▸ Aufgaben:
1) Ändere in der Pressemitteilung zur Wirtschaftskriminalität alles von „Frankfurt am Main“ bis hinunter zu „es 49 Prozent.“ so, dass „Korruption“ durch „Bestechung“ ersetzt ist, und gib den Abschnitt vollständig wieder.
2) Wie hoch ist laut der Pressemitteilung zur Wirtschaftskriminalität der jährliche Gesamtschaden in Handel und Konsumgüterindustrie?
3) Führe die Pressemitteilung zur Wirtschaftskriminalität nach ihrem letzten Satz weiter.

▸ Textabschnitt:

Geschrieben am 27-05-2008

Frankfurt am Main (ots) -

PwC-Studie: Sechs von zehn Unternehmen in Handel und
Konsumgüterindustrie werden Opfer von Wirtschaftskriminalität /
Gesamtschaden beläuft sich auf 1,35 Milliarden Euro pro Jahr /
Wirtschaftsstraftaten in drei von vier Unternehmen durch
"Kommissar Zufall" entdeckt / Größte externe Risiken drohen durch
Kunden und Geschäftspartner

Handelsunternehmen und Konsumgüterhersteller werden in Deutschland
besonders häufig Opfer von Wirtschaftskriminalität. Rund 56 Prozent
der Unternehmen dieser Branche erlitten von Frühjahr 2005 bis 2007
Schäden durch Betrug, Unterschlagung, Produktpiraterie, Korruption
und andere Delikte, branchenübergreifend waren es 49 Prozent.

▸ Erfasste Daten:
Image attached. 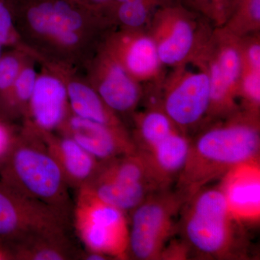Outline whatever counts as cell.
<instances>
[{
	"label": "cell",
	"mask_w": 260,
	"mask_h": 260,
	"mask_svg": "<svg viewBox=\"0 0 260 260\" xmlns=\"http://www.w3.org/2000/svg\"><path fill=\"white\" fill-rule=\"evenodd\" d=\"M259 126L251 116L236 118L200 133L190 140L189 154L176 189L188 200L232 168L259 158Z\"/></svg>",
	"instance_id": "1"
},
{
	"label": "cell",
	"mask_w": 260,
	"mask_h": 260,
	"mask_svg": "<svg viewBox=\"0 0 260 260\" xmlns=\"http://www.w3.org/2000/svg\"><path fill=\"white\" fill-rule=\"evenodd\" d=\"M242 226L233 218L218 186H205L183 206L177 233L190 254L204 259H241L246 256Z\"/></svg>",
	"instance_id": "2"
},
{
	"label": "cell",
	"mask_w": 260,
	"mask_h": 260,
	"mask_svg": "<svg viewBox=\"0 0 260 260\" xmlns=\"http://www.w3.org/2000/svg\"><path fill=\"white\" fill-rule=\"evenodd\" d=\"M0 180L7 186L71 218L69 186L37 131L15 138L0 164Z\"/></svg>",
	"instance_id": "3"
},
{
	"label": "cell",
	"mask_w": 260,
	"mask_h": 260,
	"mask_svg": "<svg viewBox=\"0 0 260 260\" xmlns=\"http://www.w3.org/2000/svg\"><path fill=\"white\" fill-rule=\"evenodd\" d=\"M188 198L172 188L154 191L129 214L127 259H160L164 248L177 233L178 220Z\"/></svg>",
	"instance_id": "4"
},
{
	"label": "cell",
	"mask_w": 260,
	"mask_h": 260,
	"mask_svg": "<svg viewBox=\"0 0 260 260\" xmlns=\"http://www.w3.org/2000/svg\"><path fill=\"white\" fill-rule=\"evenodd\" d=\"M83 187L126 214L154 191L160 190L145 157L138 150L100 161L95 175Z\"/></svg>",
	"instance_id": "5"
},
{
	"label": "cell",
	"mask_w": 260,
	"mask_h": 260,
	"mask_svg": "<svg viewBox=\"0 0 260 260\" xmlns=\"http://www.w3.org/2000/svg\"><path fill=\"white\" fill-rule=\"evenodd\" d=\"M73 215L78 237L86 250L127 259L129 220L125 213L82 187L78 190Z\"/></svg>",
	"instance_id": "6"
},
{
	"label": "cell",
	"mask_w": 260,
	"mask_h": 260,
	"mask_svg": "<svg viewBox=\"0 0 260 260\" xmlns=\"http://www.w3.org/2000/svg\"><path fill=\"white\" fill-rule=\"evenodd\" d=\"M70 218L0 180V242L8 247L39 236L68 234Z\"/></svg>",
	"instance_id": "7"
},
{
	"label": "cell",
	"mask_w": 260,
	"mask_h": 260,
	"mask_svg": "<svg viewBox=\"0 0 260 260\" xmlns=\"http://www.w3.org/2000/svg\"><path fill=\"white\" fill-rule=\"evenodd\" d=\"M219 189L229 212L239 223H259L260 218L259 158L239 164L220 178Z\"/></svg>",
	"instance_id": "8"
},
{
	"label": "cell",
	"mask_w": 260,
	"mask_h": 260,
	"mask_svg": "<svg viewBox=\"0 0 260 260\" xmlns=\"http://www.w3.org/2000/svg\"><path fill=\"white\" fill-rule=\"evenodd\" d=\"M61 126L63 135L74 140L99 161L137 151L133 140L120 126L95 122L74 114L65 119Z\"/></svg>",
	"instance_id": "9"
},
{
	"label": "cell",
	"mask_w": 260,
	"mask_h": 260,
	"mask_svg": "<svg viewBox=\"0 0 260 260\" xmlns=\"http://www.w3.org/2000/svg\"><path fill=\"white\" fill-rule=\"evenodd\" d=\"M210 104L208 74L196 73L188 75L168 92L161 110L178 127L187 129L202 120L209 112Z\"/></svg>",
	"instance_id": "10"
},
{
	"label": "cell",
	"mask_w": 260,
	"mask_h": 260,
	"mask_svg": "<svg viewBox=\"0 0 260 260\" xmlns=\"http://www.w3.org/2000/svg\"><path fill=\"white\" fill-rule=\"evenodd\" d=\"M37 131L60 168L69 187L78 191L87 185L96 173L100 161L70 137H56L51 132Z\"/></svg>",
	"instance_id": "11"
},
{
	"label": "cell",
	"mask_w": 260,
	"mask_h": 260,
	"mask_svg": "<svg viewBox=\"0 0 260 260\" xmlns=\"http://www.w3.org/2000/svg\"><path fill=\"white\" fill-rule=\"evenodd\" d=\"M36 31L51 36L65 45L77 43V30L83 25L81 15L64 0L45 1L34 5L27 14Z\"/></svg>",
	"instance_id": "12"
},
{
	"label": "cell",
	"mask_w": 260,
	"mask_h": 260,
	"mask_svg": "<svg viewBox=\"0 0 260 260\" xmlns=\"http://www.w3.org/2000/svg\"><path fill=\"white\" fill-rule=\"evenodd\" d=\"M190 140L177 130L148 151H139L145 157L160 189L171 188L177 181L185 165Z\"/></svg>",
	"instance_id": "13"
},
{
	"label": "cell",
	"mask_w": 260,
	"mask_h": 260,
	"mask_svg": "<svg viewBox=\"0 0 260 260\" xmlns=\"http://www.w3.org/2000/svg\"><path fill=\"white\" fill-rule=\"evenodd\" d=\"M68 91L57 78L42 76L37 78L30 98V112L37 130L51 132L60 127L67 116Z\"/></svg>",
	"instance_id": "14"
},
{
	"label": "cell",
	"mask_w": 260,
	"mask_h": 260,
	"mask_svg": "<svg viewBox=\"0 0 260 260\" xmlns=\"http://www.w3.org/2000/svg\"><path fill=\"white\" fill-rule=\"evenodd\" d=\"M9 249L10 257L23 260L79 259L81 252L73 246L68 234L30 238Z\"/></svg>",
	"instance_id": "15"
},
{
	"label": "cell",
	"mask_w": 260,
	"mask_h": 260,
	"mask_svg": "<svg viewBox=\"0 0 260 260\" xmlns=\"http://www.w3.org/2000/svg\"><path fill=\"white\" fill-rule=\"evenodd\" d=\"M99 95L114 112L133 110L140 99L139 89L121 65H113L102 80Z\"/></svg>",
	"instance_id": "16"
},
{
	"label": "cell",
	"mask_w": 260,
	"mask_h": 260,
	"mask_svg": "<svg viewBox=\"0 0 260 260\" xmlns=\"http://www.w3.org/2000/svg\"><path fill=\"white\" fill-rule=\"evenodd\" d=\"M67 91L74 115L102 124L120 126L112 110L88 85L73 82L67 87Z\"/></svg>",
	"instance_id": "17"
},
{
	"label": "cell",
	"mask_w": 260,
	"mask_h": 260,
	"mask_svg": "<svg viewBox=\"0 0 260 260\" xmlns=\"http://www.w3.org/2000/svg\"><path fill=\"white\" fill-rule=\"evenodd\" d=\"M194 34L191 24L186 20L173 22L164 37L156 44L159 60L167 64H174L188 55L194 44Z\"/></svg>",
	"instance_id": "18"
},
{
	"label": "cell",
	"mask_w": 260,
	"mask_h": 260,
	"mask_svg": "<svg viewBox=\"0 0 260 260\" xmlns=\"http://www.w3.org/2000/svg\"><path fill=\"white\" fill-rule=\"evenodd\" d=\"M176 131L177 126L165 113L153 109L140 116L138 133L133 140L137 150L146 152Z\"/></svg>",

▸ Schriftliche Antworten:
1)
Frankfurt am Main (ots) -

PwC-Studie: Sechs von zehn Unternehmen in Handel und
Konsumgüterindustrie werden Opfer von Wirtschaftskriminalität /
Gesamtschaden beläuft sich auf 1,35 Milliarden Euro pro Jahr /
Wirtschaftsstraftaten in drei von vier Unternehmen durch
"Kommissar Zufall" entdeckt / Größte externe Risiken drohen durch
Kunden und Geschäftspartner

Handelsunternehmen und Konsumgüterhersteller werden in Deutschland
besonders häufig Opfer von Wirtschaftskriminalität. Rund 56 Prozent
der Unternehmen dieser Branche erlitten von Frühjahr 2005 bis 2007
Schäden durch Betrug, Unterschlagung, Produktpiraterie, Bestechung
und andere Delikte, branchenübergreifend waren es 49 Prozent.

2) 1,35 Milliarden Euro pro Jahr.

3)
Deutsche Händler und Konsumgüterhersteller sind mit durchschnittlich
zwölf Einzeldelikten je Unternehmen doppelt so häufig betroffen wie
ausländische Wettbewerber. Allein die aufgedeckten Straftaten
verursachten in der deutschen Handels- und Konsumgüterbranche pro
Jahr einen Schaden von rund 1,35 Milliarden Euro, der Gesamtschaden
je Unternehmen betrug durchschnittlich über eine Million Euro. Zu
diesen Ergebnissen kommt die Studie "Wirtschaftskriminalität 2008 in
Handel und Konsumgüterindustrie - Deutsche Unternehmen unterschätzen
Risiken" der Wirtschaftsprüfungs- und Beratungsgesellschaft
PricewaterhouseCoopers (PwC) und der Martin-Luther-Universität
Halle-Wittenberg.

"Diese Summen dürften jedoch nur einen Teil der Verluste durch
Wirtschaftskriminalität erfassen. Systematische Kontrollmechanismen
gibt es bei deutschen Handelsunternehmen und Konsumgüterherstellern
deutlich seltener als bei ausländischen Wettbewerbern und auch
inländischen Unternehmen anderer Branchen", erläutert Gerd
Bovensiepen, Partner bei PwC und Leiter des Competence Centers Retail
& Consumer.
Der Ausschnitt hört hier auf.